# Support Group for Atheist for "Christian" Clergy???



## DMcFadden (May 1, 2012)

Just when you thought that you had heard it all, now we have support groups for atheist "Christian" clergy?

Religion News Service | Faith | Clergy & Congregations | For clergy, lost faith can lead to lost family, jobs



> BETHESDA, MD (RNS) As coming out parties go, this was a big one.
> 
> As the American Atheists convention here wound down in March, a woman with short dark hair and a dark suit took the stage. Standing under the projection of a large capital “A,” she told the crowd of several hundred that she was a pastor who, for the last several months, had been questioning her beliefs online under the pseudonym “Lynn.”
> 
> ...



A little Google work and you can even find several of her pre-coming out sermons on SermonCentral.com!

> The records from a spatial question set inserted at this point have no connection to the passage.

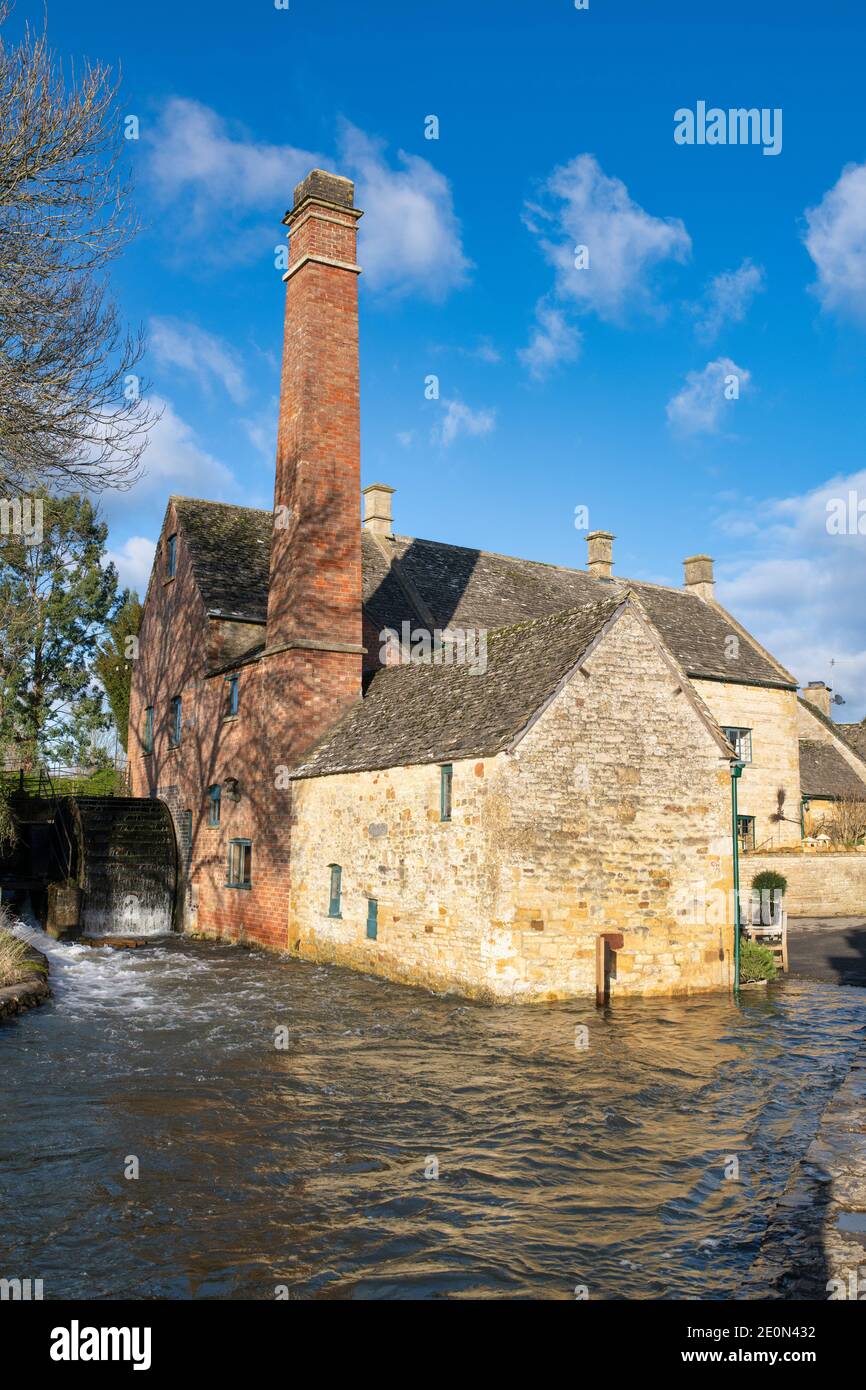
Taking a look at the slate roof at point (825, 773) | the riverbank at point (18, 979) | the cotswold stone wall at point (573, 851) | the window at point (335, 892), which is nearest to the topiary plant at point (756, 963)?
the cotswold stone wall at point (573, 851)

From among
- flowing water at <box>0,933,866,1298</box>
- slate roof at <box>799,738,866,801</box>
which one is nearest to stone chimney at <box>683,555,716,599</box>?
slate roof at <box>799,738,866,801</box>

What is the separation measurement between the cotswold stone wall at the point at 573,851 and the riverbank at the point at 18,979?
16.0 feet

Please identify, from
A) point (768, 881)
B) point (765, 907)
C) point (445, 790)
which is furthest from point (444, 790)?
point (768, 881)

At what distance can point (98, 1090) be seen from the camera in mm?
8922

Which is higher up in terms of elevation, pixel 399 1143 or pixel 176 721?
pixel 176 721

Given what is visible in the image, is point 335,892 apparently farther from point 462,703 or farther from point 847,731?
point 847,731

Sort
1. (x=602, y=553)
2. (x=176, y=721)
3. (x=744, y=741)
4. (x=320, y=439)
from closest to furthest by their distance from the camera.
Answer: (x=320, y=439), (x=176, y=721), (x=744, y=741), (x=602, y=553)

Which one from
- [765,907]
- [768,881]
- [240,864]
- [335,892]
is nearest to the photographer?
[335,892]

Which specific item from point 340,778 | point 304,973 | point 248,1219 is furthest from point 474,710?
point 248,1219

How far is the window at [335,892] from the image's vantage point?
55.4 ft

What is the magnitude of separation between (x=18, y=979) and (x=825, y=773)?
29.3 metres

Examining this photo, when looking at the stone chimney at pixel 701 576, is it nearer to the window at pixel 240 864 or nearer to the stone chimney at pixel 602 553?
the stone chimney at pixel 602 553

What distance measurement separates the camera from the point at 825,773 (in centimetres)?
3500

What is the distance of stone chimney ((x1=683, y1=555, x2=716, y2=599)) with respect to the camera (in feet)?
108
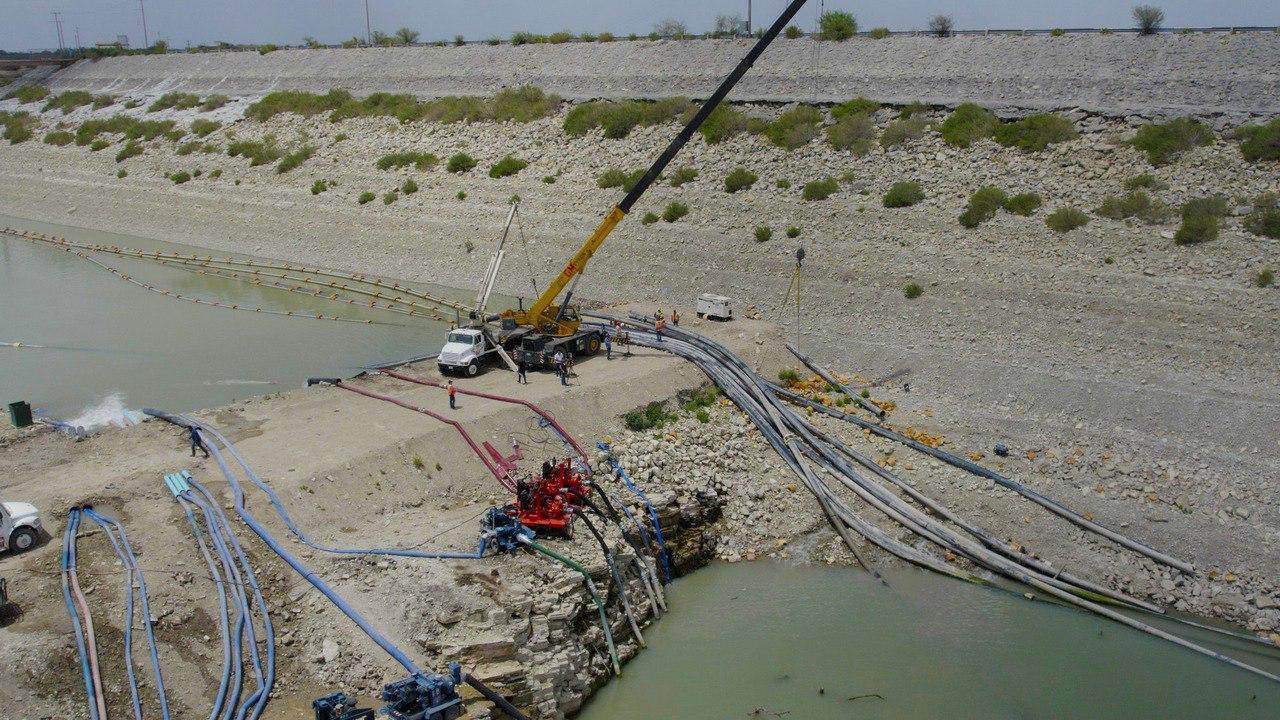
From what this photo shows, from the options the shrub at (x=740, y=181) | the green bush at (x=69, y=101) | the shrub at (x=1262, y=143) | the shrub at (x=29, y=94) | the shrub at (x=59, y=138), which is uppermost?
the shrub at (x=29, y=94)

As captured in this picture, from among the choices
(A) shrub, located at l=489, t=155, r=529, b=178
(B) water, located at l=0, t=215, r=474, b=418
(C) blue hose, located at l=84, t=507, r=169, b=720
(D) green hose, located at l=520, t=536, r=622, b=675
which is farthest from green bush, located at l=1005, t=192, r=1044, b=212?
(C) blue hose, located at l=84, t=507, r=169, b=720

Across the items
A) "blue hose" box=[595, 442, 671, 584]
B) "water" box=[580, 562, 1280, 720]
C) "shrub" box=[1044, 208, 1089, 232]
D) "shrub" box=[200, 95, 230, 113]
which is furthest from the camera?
"shrub" box=[200, 95, 230, 113]

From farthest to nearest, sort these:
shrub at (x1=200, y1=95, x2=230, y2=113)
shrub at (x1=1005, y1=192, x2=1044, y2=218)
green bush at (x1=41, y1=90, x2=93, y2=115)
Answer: green bush at (x1=41, y1=90, x2=93, y2=115)
shrub at (x1=200, y1=95, x2=230, y2=113)
shrub at (x1=1005, y1=192, x2=1044, y2=218)

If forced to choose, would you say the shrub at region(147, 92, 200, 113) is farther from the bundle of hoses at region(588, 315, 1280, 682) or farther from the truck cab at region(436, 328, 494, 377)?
the bundle of hoses at region(588, 315, 1280, 682)

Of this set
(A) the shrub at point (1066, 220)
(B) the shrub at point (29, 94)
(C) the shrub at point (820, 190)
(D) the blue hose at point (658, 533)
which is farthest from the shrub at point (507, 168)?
(B) the shrub at point (29, 94)

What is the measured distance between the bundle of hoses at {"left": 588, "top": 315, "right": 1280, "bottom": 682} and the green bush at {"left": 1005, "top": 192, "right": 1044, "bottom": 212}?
14.5 m

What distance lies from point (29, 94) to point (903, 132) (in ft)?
271

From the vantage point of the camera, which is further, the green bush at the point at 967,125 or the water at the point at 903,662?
the green bush at the point at 967,125

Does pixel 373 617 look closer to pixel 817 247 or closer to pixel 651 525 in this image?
pixel 651 525

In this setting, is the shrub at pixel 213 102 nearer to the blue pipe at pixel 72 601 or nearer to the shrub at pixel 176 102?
the shrub at pixel 176 102

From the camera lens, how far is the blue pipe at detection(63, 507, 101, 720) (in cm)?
1334

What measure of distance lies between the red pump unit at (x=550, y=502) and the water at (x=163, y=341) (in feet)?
44.5

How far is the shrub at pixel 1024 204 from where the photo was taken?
117 ft

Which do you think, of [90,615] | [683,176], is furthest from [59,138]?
[90,615]
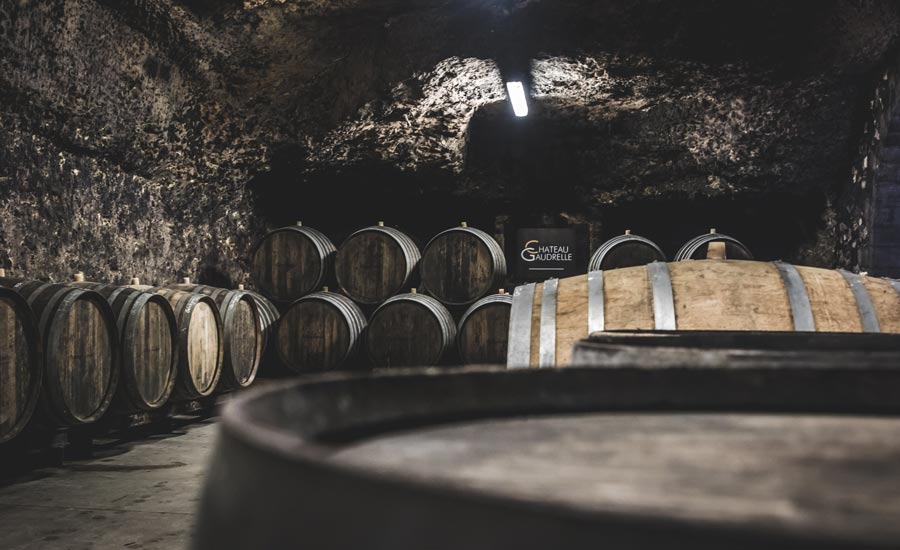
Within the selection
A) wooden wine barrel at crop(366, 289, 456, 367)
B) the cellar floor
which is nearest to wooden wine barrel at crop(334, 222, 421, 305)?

Daughter of a SBC pastor, she was a United Methodist.


----------



## arapahoepark (May 1, 2012)

I don't want to sound arrogant, but so far I have probably encountered more atheist jargon than her and have stood firm.
You just wonder if these people are extreme gullible or what....?


----------



## kappazei (May 1, 2012)

My friend's neighbour is an atheist and a clergyman. I just don't understand how these people get away without being de-frocked by their denominational leaders.


----------



## Mushroom (May 1, 2012)

arap said:


> You just wonder if these people are extreme gullible or what....?


Unregenerate seems more likely to be the problem.


----------



## DMcFadden (May 1, 2012)

I seriously wonder how people graduate from most mainline seminaries without becoming atheists.


----------